• [Actions to take]:
A – Answer the following questions using the Attenborough post, with one answer per line.
(i) Which channel is the advertised farming programme on?
(ii) What does the writer say is on TV right now?
(iii) Whose march does the writer blame for the spider going extinct?
B – Go on writing the Attenborough post, picking up after its final sentence.

• [Excerpted text]:

Everything on TV should have Sir David Attenborough in it

I saw an advert for some ridiculous-looking identikit nonsense programme on Channel 4 about some twits who want to “escape the rat race” and open a farm of their own. They’ll be guided by Ruprect McPlum-Smarmly who is – as with all TV farmers – a big posh twat. Now I already know how this programme will go, as do you should you have two brain cells to rub together. Basically, it’ll be shit. This made me think about other reality shows and how you can’t escape the feeling these days that they’re disingenuous twaddle engineered in such a way to illicit reactions from us.

It is TV, after all, and TV is made by horrible people in the most part. I know this, for Hollyoaks is on right now.

This, in turn, reminded me of a discussion recently (yesterday? The day before? WHO KNOWS) about how nature documentaries are – generally speaking – a big bag of shit, unless Attenborough is involved. This is because while ol’ Davey boy can bring a wealth of experience, genuine knowledge, warmth, approachability and utter devotion to the subjects he covers, the idiots on other programmes tend to be on them to make a TV show. They talk about how “surprised” they are, how it’s “life-changing” and then look right at the camera, fix you with a steely glare and make you feel guilty because a Parasitic Explosive AIDS Spider is going extinct thanks to the endless march of Brazilian logging firms. Which is your fault, obviously, as well as being something you have complete control over.

• [Raw data]:

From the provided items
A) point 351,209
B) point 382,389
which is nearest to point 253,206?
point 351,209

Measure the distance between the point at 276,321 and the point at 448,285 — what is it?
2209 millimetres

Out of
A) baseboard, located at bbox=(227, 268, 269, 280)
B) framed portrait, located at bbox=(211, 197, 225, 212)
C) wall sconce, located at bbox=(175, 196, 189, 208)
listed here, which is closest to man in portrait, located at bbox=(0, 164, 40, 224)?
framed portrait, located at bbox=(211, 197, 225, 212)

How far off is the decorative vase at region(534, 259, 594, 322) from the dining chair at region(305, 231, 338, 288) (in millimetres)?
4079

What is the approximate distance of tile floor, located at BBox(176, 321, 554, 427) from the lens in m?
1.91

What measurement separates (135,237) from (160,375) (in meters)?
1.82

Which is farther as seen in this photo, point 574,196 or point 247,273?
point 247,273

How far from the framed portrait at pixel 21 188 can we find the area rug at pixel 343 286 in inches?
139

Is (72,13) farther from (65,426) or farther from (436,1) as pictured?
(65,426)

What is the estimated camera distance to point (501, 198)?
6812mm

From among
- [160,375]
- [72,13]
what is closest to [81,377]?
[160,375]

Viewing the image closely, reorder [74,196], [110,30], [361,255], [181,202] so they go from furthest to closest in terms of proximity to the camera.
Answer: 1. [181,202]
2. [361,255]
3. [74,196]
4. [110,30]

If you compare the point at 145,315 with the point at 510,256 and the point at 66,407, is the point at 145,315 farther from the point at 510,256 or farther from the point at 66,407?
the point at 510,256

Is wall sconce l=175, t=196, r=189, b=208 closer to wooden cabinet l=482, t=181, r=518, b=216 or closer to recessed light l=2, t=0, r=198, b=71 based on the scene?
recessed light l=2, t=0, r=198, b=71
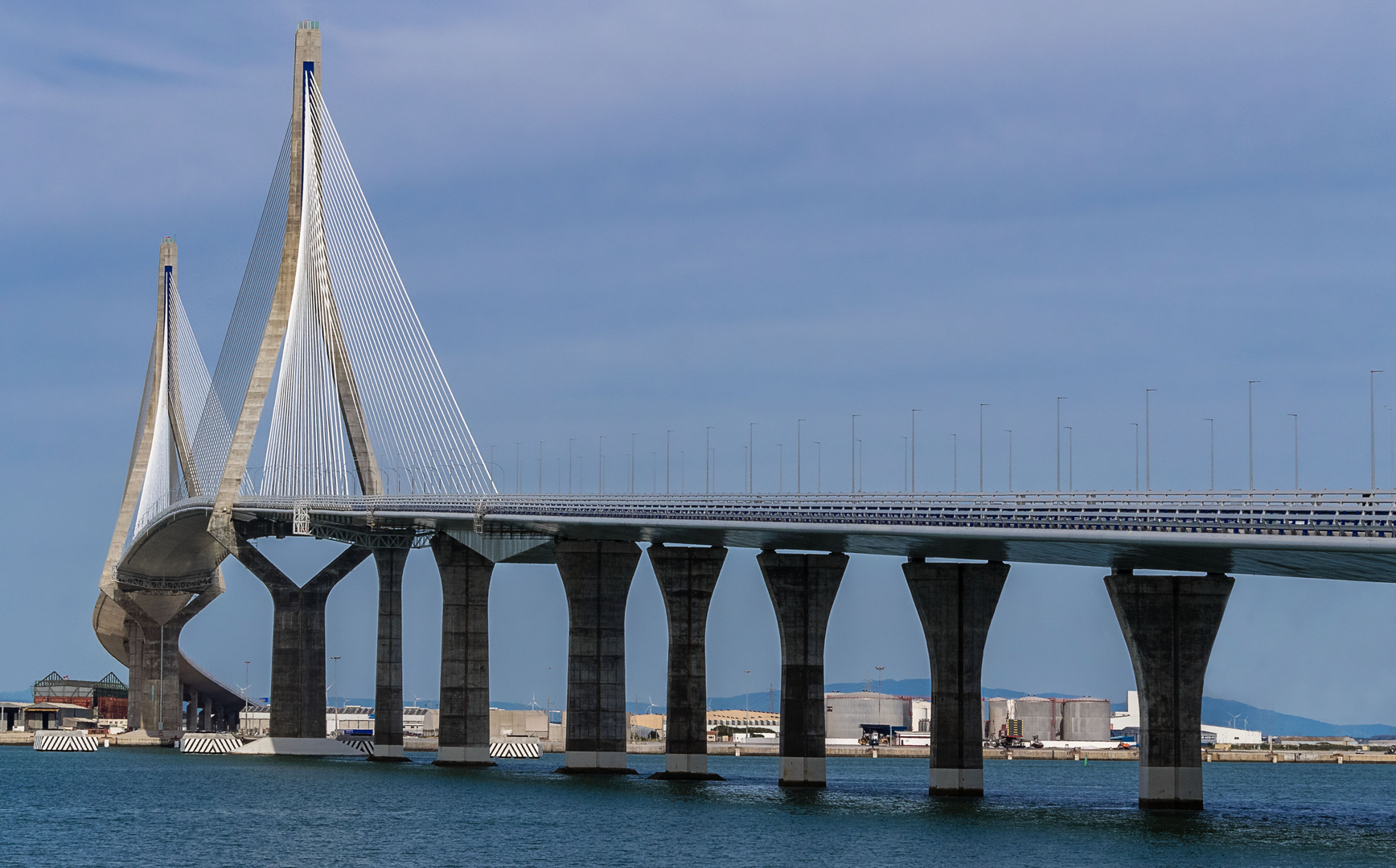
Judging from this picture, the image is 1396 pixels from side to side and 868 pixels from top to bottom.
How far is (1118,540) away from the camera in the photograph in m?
57.3

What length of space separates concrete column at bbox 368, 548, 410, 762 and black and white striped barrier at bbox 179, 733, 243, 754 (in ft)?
61.8

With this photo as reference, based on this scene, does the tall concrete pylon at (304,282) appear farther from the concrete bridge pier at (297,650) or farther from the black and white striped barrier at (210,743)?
Answer: the black and white striped barrier at (210,743)

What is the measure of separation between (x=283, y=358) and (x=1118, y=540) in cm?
5014

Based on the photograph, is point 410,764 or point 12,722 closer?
point 410,764

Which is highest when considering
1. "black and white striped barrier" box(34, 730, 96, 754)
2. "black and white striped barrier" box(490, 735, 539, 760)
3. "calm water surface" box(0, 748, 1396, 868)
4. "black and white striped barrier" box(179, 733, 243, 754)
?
"calm water surface" box(0, 748, 1396, 868)

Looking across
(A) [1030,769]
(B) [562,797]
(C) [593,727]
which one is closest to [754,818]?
(B) [562,797]

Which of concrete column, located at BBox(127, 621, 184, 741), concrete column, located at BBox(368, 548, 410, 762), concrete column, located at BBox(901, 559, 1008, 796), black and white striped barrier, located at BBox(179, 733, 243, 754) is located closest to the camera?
concrete column, located at BBox(901, 559, 1008, 796)

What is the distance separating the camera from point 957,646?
74.9 metres

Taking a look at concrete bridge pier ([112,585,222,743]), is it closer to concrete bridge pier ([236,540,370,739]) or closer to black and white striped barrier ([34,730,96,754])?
black and white striped barrier ([34,730,96,754])

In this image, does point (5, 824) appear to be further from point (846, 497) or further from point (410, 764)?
point (410, 764)

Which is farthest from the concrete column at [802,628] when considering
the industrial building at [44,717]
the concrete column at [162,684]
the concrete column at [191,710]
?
the industrial building at [44,717]

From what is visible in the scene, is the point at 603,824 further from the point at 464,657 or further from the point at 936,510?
the point at 464,657

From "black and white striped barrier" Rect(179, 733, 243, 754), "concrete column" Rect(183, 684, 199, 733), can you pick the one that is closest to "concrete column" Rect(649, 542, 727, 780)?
"black and white striped barrier" Rect(179, 733, 243, 754)

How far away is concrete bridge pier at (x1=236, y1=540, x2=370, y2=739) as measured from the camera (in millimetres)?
111688
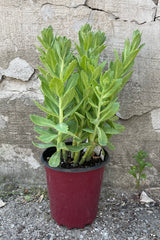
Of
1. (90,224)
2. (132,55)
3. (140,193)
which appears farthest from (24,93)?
(140,193)

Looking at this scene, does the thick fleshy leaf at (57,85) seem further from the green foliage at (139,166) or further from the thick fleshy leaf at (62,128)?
the green foliage at (139,166)

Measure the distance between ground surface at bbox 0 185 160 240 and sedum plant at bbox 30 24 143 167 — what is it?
43 cm

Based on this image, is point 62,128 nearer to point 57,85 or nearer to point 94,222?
point 57,85

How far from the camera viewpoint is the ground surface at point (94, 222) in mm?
1403

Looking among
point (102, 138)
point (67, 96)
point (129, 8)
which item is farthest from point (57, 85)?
point (129, 8)

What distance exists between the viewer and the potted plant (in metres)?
1.17

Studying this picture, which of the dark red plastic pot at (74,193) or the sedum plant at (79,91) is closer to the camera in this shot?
the sedum plant at (79,91)

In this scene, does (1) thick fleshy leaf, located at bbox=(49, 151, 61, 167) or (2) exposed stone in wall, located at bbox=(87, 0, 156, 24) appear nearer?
(1) thick fleshy leaf, located at bbox=(49, 151, 61, 167)

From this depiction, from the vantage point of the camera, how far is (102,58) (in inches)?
62.4

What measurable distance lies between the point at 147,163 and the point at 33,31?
117 centimetres

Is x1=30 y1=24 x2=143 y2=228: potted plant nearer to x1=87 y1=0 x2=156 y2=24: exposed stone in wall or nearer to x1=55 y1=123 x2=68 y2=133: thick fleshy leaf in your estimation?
x1=55 y1=123 x2=68 y2=133: thick fleshy leaf

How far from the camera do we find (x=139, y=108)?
1.64m

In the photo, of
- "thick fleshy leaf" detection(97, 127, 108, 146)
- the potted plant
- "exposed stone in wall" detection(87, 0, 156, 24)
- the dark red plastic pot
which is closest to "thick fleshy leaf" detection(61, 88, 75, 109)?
the potted plant

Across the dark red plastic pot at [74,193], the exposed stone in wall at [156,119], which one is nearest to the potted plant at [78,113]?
the dark red plastic pot at [74,193]
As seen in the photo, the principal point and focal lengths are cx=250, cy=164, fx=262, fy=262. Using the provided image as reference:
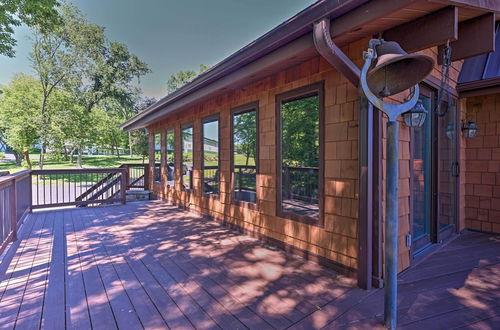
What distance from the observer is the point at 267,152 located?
385 centimetres

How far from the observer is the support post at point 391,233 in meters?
1.86

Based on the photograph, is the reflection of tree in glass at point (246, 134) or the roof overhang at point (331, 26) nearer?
the roof overhang at point (331, 26)

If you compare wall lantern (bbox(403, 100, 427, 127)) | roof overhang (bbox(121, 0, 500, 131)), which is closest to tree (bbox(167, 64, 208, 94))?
roof overhang (bbox(121, 0, 500, 131))

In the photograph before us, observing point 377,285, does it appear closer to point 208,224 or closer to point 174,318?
point 174,318

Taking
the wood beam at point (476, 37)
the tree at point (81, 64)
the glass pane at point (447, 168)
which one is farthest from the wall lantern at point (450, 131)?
the tree at point (81, 64)

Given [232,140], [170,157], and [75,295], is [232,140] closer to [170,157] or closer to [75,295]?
[75,295]

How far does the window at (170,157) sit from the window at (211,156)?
1877 mm

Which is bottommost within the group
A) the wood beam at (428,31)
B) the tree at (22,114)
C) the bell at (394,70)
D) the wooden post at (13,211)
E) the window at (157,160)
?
the wooden post at (13,211)

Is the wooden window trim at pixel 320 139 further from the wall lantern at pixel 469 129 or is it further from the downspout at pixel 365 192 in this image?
the wall lantern at pixel 469 129

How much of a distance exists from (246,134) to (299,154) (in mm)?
1255

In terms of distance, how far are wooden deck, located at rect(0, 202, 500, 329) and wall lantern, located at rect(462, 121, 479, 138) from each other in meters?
1.61

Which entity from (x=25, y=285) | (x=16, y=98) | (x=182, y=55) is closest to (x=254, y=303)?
(x=25, y=285)

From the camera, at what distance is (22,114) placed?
47.5 ft

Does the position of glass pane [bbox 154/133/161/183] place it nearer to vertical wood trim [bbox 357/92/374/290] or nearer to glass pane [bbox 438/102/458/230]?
vertical wood trim [bbox 357/92/374/290]
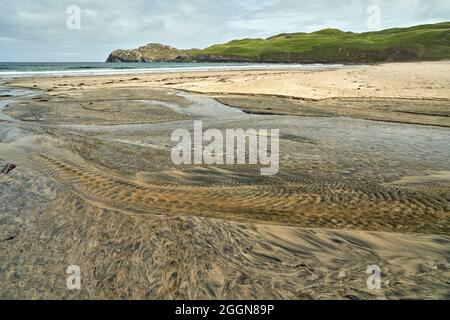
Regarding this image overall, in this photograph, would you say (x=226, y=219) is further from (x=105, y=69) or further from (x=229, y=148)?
(x=105, y=69)

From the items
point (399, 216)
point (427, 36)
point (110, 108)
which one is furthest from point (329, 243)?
point (427, 36)

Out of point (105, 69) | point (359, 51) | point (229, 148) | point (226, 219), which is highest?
point (359, 51)

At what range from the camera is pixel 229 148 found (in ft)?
24.7

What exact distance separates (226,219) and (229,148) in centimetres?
349

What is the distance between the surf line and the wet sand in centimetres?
29

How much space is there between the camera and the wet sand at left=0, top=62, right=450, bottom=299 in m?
3.00

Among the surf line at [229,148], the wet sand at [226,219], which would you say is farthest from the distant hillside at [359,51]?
the wet sand at [226,219]

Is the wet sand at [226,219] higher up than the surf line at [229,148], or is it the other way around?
the surf line at [229,148]

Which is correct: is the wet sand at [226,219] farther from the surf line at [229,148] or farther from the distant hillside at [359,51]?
the distant hillside at [359,51]

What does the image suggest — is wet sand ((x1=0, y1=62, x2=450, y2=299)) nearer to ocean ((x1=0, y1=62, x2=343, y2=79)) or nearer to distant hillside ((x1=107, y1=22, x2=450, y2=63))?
ocean ((x1=0, y1=62, x2=343, y2=79))

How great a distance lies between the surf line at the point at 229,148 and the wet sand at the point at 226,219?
29cm

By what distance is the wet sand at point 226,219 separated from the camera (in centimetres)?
300

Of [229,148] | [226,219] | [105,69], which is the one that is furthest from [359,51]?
[226,219]
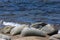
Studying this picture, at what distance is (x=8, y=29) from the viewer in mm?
10922

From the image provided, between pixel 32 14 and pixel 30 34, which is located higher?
pixel 32 14

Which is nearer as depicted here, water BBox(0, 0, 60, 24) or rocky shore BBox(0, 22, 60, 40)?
rocky shore BBox(0, 22, 60, 40)

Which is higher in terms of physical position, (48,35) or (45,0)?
(45,0)

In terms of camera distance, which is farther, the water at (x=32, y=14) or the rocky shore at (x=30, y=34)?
the water at (x=32, y=14)

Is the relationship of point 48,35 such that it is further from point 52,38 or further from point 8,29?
point 8,29

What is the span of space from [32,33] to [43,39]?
1.83ft

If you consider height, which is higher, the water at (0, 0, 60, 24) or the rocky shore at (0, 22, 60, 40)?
the water at (0, 0, 60, 24)

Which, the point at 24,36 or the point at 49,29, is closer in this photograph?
the point at 24,36

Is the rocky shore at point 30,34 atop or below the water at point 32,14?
below

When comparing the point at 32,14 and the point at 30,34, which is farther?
the point at 32,14

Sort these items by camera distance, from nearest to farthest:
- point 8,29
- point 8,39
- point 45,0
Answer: point 8,39 < point 8,29 < point 45,0

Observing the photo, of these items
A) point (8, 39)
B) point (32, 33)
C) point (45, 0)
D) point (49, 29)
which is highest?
point (45, 0)

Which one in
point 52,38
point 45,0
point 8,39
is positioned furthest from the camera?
point 45,0

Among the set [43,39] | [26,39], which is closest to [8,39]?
[26,39]
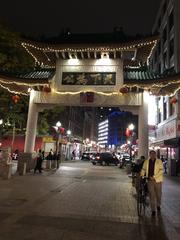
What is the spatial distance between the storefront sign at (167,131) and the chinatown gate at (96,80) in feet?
27.6

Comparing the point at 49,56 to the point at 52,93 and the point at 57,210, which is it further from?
the point at 57,210

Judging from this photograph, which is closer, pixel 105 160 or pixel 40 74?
pixel 40 74

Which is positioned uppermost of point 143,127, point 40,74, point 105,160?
point 40,74

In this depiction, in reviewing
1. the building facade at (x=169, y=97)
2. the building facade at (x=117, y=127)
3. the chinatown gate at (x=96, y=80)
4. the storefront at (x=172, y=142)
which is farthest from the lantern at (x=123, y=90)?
the building facade at (x=117, y=127)

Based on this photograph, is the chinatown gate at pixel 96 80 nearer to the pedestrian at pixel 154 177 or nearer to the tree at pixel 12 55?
the tree at pixel 12 55

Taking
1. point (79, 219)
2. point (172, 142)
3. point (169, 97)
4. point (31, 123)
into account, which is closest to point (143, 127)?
point (31, 123)

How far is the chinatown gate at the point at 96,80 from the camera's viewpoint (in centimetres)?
1944

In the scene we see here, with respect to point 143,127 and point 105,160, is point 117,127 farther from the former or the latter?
point 143,127

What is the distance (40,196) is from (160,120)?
29550 mm

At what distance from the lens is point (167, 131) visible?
106 feet

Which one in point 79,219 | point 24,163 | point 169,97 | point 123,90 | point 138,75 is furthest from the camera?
point 169,97

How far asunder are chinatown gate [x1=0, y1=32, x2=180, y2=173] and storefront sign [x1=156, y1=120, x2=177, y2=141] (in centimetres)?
842

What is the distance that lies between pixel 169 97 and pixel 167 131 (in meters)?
4.17

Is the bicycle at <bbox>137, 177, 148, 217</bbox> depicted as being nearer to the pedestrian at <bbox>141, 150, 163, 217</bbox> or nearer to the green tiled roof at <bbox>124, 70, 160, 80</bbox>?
the pedestrian at <bbox>141, 150, 163, 217</bbox>
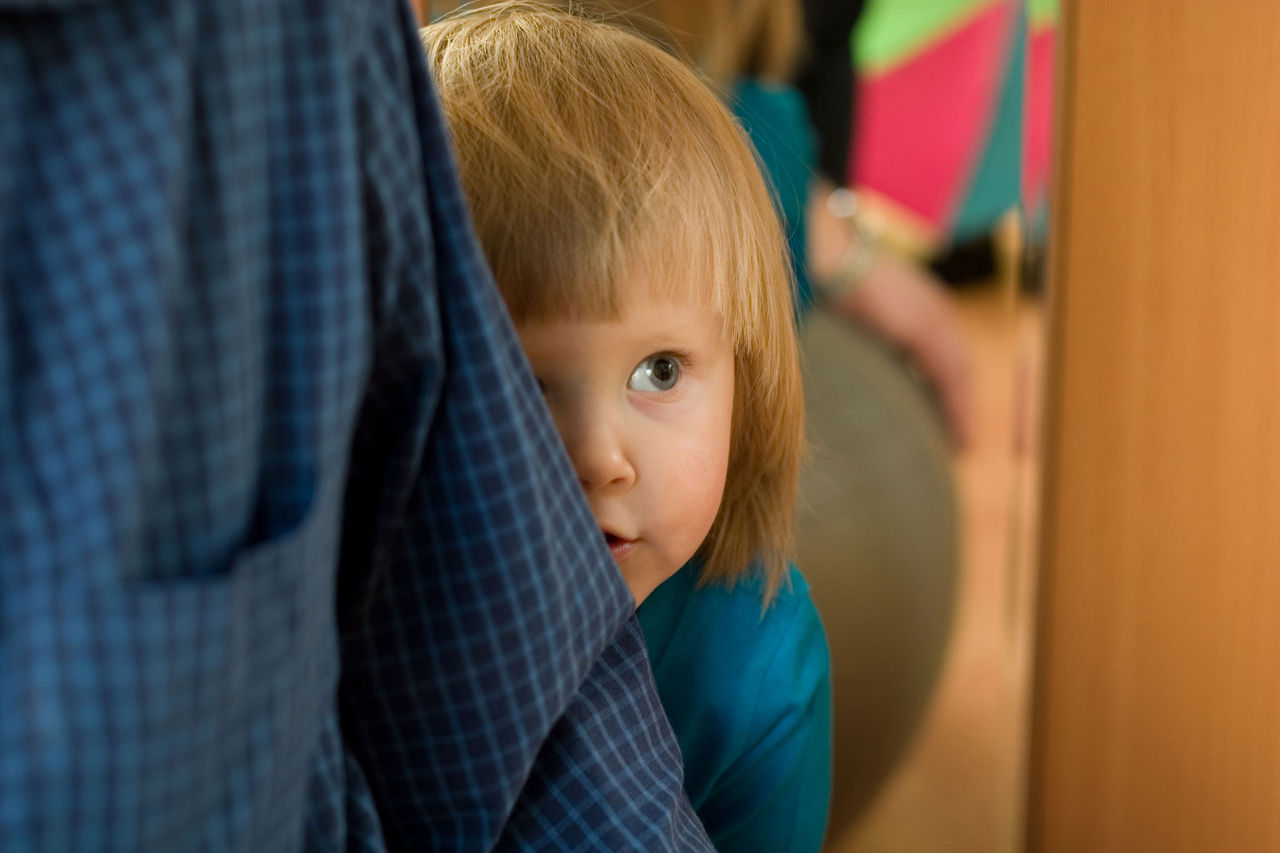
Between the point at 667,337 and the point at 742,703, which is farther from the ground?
the point at 667,337

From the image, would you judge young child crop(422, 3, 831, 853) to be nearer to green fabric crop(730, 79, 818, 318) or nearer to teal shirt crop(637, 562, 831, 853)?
teal shirt crop(637, 562, 831, 853)

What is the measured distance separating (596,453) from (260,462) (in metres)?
0.24

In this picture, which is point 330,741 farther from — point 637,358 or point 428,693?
point 637,358

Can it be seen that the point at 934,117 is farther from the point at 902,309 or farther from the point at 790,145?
the point at 790,145

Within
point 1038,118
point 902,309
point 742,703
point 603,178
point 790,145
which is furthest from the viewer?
point 902,309

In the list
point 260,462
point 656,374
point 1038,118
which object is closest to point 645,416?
point 656,374

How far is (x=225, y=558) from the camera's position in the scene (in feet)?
1.14

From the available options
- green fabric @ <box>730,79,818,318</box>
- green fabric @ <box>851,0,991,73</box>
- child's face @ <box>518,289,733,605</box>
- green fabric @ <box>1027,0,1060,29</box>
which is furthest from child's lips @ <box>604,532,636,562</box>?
green fabric @ <box>851,0,991,73</box>

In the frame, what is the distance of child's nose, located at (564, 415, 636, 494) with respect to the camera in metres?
0.58

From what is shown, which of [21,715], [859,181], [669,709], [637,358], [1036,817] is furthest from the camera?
[859,181]

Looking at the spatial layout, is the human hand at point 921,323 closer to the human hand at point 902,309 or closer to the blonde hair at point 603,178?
the human hand at point 902,309

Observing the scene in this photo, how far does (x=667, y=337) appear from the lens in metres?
0.61

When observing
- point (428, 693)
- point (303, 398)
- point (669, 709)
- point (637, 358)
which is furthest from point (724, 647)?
point (303, 398)

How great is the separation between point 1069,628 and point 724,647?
476 mm
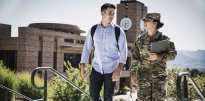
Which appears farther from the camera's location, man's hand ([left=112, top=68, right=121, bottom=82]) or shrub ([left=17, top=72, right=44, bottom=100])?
shrub ([left=17, top=72, right=44, bottom=100])

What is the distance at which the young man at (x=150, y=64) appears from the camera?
295cm

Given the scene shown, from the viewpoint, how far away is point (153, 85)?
2.98 metres

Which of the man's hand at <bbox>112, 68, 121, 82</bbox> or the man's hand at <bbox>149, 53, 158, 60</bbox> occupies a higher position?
the man's hand at <bbox>149, 53, 158, 60</bbox>

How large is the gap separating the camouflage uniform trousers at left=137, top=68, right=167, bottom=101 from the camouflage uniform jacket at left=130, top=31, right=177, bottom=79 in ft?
0.07

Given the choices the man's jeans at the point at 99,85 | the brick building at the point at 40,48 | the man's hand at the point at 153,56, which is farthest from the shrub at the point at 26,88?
the man's hand at the point at 153,56

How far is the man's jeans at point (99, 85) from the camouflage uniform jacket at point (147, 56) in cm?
37

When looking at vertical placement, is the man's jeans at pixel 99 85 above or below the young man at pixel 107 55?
below

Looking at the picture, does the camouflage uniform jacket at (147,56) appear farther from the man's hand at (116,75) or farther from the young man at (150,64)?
the man's hand at (116,75)

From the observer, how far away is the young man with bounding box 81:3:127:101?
123 inches

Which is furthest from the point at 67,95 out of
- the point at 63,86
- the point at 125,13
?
the point at 125,13

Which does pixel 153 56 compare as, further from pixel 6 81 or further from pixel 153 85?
pixel 6 81

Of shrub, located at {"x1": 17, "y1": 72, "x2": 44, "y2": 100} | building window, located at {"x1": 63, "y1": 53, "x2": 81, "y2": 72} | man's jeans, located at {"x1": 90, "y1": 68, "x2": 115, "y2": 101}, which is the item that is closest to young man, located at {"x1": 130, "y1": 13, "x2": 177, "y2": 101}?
man's jeans, located at {"x1": 90, "y1": 68, "x2": 115, "y2": 101}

• [Task answers]:
A –
(i) Channel 4
(ii) Hollyoaks
(iii) Brazilian logging firms

B –
It’s either that route or some half-hearted attempt to mimic Attenborough – a man who is, might I add, a genuine, bona-fide national hero and one who I will actually be properly upset about when he dies (not that he ever will die, as he feasts on the hearts of baby Orangutans every night to inherit their delicious, life-prolonging courage. Seen how scared they are of him in that episode where he went to their nests up in the tree canopy? It’s because they know he’s licking his lips in anticipation of some deep-fried ape thumper. He often describes the taste as “orangutangy”. True story). Where was I? Ah yes – they try and emulate, or they have this dispassionate huff about them that makes you care less and less about the wonderful things you’re seeing, like fungus getting inside an ant’s brain and taking over its body before literally growing inside it, until it breaks out and kills the little pecker-head. True story.

Anyway, I was going to rant about all of that, then I realised my friend Ben had linked me to this, which says more than I can say with mere words. Plus it has the added bonus of Adam Buxton, who has a lovely beard and delightful, soft voice. Like a bearded Sylvanian Family character, except funnier and less of an effeminate reference.

Seriously though, Hollyoaks – there’s some Calculon-style acting talent on show tonight.